И снова этот хриплый, собачий лай повис над покоями.
– Скажите, наконец, что вам угодно, – произнес, наконец, архимандрит Илларион, и голос его прозвучал откуда-то издалека, так, словно сам архимандрит был рядом, тогда как его голос звучал далеко-далеко, за тридевять земель, в каком-то далеком Орехове.
– Мне-то? – засмеялся Моисей, и, наконец, осторожно опустился напротив архимандрита на край скамьи. – А как твое высокопреосвященство сам думает?
Голос его был мягок и даже приветлив, говорил он спокойно, взвешивая слова, и это наверно было страшней, чем если бы он кричал, ругался и бил.
– Я ведь не отгадчик, – сказал отец Илларион, – и с нечистыми силами не знаюсь.

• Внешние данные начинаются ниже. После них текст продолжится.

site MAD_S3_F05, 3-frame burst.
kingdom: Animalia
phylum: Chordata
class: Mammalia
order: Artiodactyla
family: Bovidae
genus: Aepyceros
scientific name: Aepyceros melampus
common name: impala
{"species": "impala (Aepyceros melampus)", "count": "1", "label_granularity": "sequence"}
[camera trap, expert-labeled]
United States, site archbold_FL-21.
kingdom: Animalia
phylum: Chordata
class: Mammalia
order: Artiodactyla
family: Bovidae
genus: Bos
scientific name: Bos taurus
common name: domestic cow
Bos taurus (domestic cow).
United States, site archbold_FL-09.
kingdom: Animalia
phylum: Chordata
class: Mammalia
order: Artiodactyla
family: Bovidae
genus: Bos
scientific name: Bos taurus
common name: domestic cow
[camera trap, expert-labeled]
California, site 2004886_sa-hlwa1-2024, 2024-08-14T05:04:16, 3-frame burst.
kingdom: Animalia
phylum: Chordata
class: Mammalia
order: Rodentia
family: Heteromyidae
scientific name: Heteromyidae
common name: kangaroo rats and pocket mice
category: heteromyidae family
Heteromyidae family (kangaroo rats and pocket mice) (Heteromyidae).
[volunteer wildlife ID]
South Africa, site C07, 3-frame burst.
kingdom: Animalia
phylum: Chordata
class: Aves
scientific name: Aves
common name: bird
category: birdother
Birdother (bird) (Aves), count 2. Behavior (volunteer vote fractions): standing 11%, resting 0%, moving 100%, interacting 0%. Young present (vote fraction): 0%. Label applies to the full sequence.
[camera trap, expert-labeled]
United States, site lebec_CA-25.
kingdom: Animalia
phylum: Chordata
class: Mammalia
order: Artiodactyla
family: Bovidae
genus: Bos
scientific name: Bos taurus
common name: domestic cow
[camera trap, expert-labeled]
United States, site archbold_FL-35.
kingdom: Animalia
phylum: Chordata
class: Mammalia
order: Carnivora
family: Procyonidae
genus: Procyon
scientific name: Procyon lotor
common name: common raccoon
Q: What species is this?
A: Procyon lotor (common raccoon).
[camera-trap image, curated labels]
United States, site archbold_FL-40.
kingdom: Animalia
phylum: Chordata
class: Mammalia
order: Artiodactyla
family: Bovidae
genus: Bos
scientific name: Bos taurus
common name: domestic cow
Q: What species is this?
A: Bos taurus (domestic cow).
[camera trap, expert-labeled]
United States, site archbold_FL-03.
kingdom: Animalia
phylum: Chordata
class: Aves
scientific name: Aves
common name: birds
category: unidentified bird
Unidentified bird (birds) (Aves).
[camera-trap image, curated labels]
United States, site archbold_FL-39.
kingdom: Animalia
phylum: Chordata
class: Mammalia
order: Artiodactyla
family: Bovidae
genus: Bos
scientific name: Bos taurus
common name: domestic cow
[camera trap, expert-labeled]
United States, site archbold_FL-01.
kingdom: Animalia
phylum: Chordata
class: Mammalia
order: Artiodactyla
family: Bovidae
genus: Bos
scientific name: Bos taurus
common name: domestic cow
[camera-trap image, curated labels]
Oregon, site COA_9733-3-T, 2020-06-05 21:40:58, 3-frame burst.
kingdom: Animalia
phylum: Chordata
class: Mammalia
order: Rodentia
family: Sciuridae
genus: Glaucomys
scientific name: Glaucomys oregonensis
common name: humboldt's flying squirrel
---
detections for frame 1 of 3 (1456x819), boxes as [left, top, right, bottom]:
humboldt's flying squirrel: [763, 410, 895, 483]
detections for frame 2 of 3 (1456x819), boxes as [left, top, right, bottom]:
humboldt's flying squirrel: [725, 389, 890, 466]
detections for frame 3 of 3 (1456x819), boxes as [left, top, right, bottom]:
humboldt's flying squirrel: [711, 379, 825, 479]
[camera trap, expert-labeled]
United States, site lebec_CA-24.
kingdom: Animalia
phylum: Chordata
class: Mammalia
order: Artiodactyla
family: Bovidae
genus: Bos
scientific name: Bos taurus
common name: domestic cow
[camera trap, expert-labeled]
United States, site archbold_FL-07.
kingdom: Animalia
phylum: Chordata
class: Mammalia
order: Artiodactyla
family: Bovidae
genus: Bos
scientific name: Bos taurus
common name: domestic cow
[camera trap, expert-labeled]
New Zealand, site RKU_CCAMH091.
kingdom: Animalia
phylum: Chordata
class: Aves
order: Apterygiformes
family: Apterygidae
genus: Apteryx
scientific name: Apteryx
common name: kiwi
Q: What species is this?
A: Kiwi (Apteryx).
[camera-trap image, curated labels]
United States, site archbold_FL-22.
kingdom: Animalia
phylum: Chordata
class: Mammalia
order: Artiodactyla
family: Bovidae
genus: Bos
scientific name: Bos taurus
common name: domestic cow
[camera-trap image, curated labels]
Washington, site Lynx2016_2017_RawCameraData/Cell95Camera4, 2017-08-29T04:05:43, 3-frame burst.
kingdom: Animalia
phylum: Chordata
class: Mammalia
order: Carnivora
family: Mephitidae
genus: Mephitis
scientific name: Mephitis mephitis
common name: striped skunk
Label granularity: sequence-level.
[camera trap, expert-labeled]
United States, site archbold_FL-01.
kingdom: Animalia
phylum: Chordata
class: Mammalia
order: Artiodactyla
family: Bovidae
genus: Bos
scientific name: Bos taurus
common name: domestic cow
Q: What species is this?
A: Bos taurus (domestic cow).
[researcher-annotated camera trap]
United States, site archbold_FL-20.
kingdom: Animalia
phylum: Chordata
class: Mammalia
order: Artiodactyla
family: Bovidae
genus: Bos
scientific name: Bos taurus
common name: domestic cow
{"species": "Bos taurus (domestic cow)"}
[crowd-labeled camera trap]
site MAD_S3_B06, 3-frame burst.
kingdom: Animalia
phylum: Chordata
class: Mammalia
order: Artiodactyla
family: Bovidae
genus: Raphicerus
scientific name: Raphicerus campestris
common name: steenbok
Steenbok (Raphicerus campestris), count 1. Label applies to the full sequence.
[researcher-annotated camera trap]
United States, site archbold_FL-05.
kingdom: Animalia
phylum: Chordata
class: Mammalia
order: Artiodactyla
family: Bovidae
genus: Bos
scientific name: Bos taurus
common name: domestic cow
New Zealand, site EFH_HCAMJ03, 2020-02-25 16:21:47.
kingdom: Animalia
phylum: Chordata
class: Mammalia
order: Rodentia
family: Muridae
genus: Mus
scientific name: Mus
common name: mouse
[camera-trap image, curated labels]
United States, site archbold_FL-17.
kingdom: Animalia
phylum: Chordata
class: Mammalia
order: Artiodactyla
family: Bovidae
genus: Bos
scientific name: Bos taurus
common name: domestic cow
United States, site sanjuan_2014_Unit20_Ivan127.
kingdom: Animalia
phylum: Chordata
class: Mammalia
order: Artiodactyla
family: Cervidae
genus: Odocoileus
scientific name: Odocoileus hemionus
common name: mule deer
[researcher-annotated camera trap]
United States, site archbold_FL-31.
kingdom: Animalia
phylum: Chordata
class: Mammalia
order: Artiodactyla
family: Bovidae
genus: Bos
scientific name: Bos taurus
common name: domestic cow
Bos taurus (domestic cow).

– Неужели? – в голосе Моисея почувствовалось едва различимое раздражение. – А ты все равно подумай, подумай. А то сидишь тут в тепле и довольстве, тогда как народ вокруг мрет и бежит прочь, а кого не добьет голод, того непременно угробят тиф или бандиты…
Потом он наклонился в сторону сидящего отца Иллариона и сказал, понизив голос:
– Может быть, поделишься своими богатствами, отче?.. Так чтобы мы по-мирному, по-хорошему разошлись.
– Богатствами? – переспросил архимандрит и негромко засмеялся. Потом он открыл один из ящиков стола и достал из него большую связку ключей, которую бросил на стол.
– Ты мне тут не особо бросайся, – сказал Моисей, звеня ключами. – Может, ты пока еще не понял, но все, что есть в этом монастыре, все принадлежат народу, а по-другому никак.. Народу, а не кучке висельников, от которых один только урон рабочему классу и всему пролетариату… Только не говори мне, что ты не понимаешь, что я имею в виду.
– Ни тепла, ни довольства здесь у нас давно уже нет, – отвечал ему Илларион.
– Спроси кого хочешь, да и сам посмотри, чтобы убедиться… Дров для монастыря не можем заготовить, а ты говоришь – богатство, – сказал он с горечью.
– А ты меня жалостью-то не покупай, не надо. Научены мы уже, почем эта ваша жалость-то стоит… Подойди-ка, подойди-ка сюда поближе, – сказал он, быстро поднимаясь со скамьи и вслед за этим, как пушинку, поднимая из-за стола отца Иллариона, который доставал ему едва ли до плеча. – Иди-ка сюда, отче, да посмотри на эти монастырские стены да на эти каменные дома и мощенные камнем дороги… И ты хочешь сказать мне, что здесь не найдется места, куда можно спрятать ваше золото и ваше зерно?.. Или тебе плохо отсюда видно, отче?.. Так найди себе место, откуда тебе видно хорошо.